(Rows of spatial question data)
— START —
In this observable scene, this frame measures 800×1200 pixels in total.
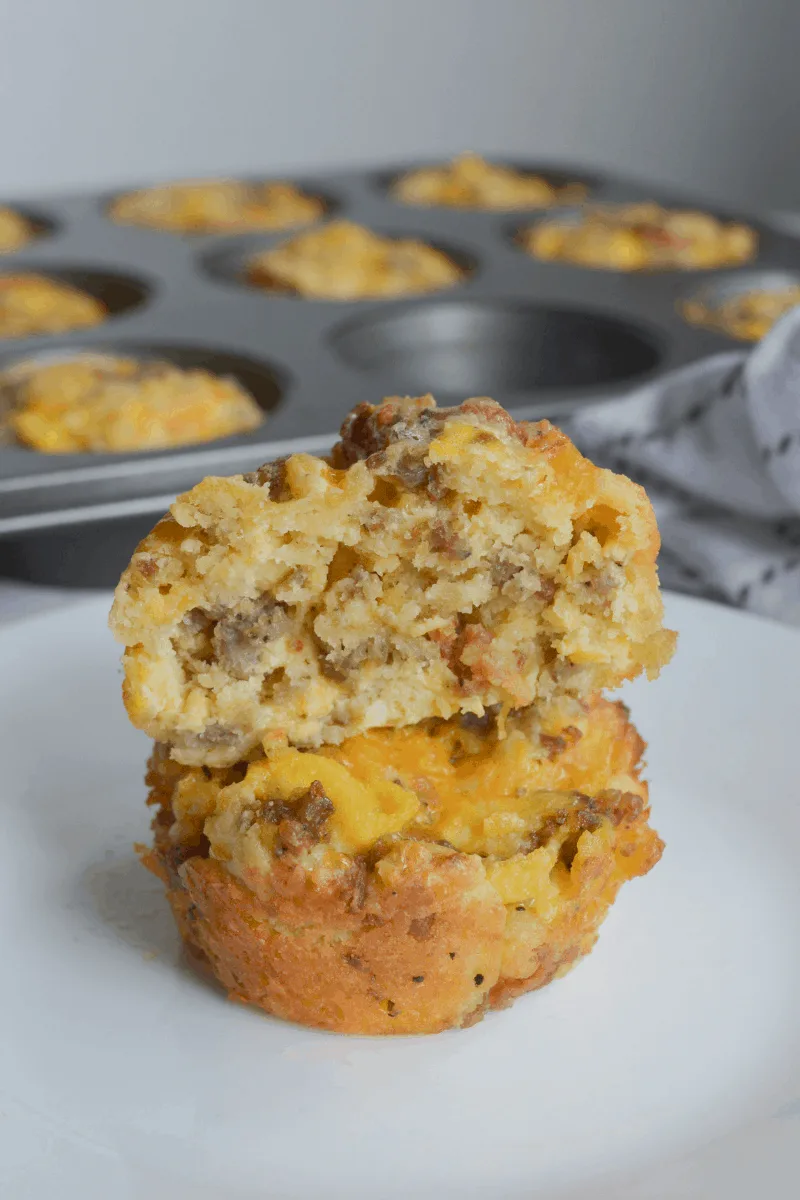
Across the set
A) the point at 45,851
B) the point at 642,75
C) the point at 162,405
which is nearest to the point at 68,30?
the point at 642,75

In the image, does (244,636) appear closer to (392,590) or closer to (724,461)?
(392,590)

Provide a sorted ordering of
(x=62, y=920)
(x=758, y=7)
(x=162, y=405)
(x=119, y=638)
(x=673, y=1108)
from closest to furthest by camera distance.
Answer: (x=673, y=1108) → (x=119, y=638) → (x=62, y=920) → (x=162, y=405) → (x=758, y=7)

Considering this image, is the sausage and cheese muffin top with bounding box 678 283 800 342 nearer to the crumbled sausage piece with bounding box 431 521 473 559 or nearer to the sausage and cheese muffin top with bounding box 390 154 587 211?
the sausage and cheese muffin top with bounding box 390 154 587 211

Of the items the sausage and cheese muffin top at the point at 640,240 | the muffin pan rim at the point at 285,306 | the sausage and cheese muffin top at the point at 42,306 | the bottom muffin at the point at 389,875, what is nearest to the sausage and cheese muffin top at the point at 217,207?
the muffin pan rim at the point at 285,306

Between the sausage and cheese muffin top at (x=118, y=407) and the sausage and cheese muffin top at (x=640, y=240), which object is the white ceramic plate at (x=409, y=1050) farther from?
the sausage and cheese muffin top at (x=640, y=240)

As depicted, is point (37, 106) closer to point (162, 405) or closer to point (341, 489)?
point (162, 405)
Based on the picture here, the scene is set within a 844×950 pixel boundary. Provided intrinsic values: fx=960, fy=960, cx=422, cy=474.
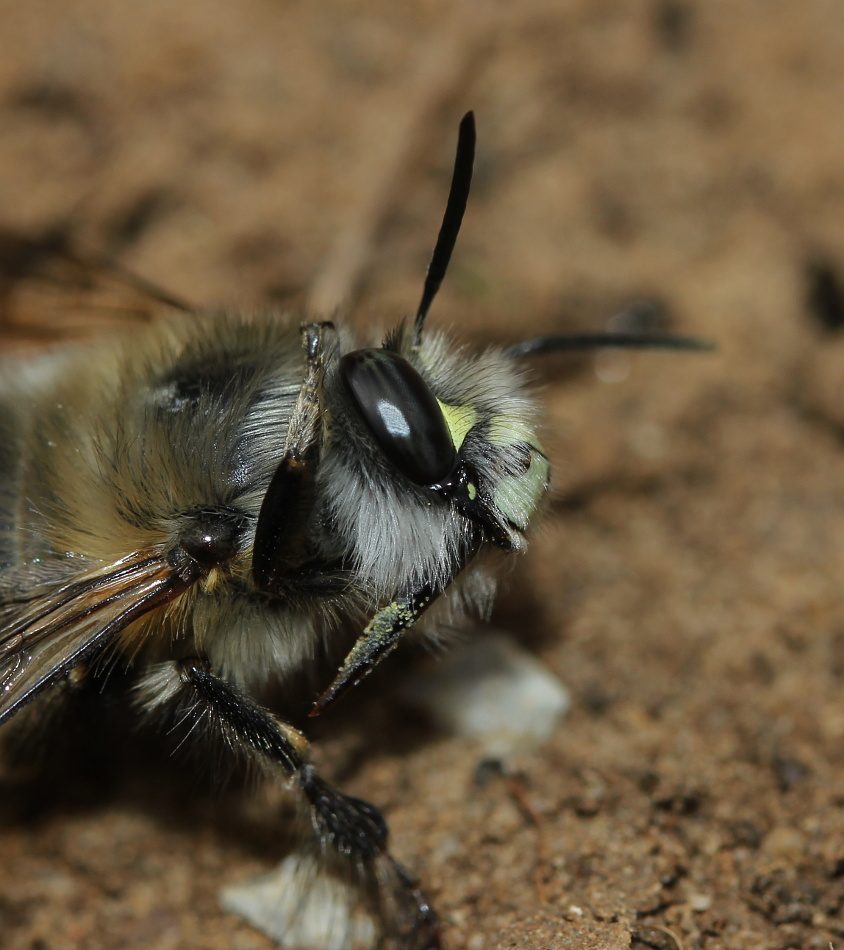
— END —
THE EXERCISE: Rewrite the records above, substituting "white porcelain plate" for "white ceramic plate" and leaving everything else as it is. Leave the pictures out of your output.

RESULT OF THIS EXERCISE:
In this observable scene, this frame measures 800×1200 pixels in total.
Across the set
A) the point at 45,851
B) the point at 642,75
C) the point at 162,405
which is nearest to the point at 68,30?
the point at 642,75

In the image, does (244,636) appear closer to (392,590) or closer to (724,461)?
(392,590)

Provide a sorted ordering of
(x=62, y=920)
(x=758, y=7)
(x=162, y=405)
(x=119, y=638)
(x=673, y=1108)
from closest to furthest by camera distance.
Answer: (x=673, y=1108) → (x=119, y=638) → (x=62, y=920) → (x=162, y=405) → (x=758, y=7)

Considering this image, is the sausage and cheese muffin top with bounding box 678 283 800 342 nearer to the crumbled sausage piece with bounding box 431 521 473 559 or nearer to the sausage and cheese muffin top with bounding box 390 154 587 211?
the sausage and cheese muffin top with bounding box 390 154 587 211

Of the items the sausage and cheese muffin top at the point at 640,240 | the muffin pan rim at the point at 285,306 | the sausage and cheese muffin top at the point at 42,306 | the bottom muffin at the point at 389,875, what is nearest to the sausage and cheese muffin top at the point at 217,207?
the muffin pan rim at the point at 285,306

Between the sausage and cheese muffin top at (x=118, y=407) and the sausage and cheese muffin top at (x=640, y=240), which object is the white porcelain plate at (x=409, y=1050) farther from?
the sausage and cheese muffin top at (x=640, y=240)

As depicted, is point (37, 106) closer to point (162, 405) or closer to point (341, 489)?
point (162, 405)
Based on the picture here, the scene is set within a 844×950 pixel boundary. Provided intrinsic values: fx=960, fy=960, cx=422, cy=474.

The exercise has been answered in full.